Tanjakan terasa curam, ke depan hanya menatap langit dan mobil seakan hendak terguling ke belakang.
Nah di sini menariknya, sebenarnya mobil dikendalikan sepenuh oleh komputer. Peran pengemudi hanya menjaga agar setir tetap lurus.
Pertama, pencet tombol 'Climbing Mode' di layar monitor. Lalu tertera differensial belakang terkunci dan mesin bensin akan hidup untuk menambah tenaga lebih. Kita tak pelu menginjak pedal gas, hanya perlu mengontrol setir.
Mesin bensinnya pun tak terdengar meraung untuk menambah tenaga saat menanjak. Terdengar seperti saat idle saja. Benar-benar menakjubkan.
Saat sesi tanya jawab keesokan harinya, Mr Liu Xueliang, General Manager of Asia-Pacific Auto Sales Division BYD mengungkapkan dengan istilah yang menghaluskan, yakni sangat mungkin Denza B5 hadir di Indonesia.

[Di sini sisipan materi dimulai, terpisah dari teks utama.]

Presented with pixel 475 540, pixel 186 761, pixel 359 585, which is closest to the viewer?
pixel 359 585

Melihat spesifikasi Denza B5, ini merupakan SUV bermesim bensin 1.500 cc turbo dengan dual motor electric. Tenaga kombinasi mencapai 617 dk dan torsi 760 Nm.

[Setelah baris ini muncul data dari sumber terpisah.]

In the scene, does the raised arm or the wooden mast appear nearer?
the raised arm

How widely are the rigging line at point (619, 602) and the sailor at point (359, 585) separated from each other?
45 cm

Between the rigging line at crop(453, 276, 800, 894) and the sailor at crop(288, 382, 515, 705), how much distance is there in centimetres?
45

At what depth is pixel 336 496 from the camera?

Berpenggerak All Wheel Drive.
Kapasitas tangki 83 liter dan memiliki kapasitas baterai Blade LFP 31,8 kWh. Mobil bisa melaju sejauh 90 km dengan mode elektrik saja. Sementara akselerasi 0-100 km/jam diklaim 4,8 detik saja.
Yang tak kalah menarik harganya. Harga Denza B5 di Cina dijual kisaran Rp 600 jutaan. Nah, menarik soal harga ini berapa jadinya kalau diimpor utuh, CKD atau bahkan diproduksi di Indonesia.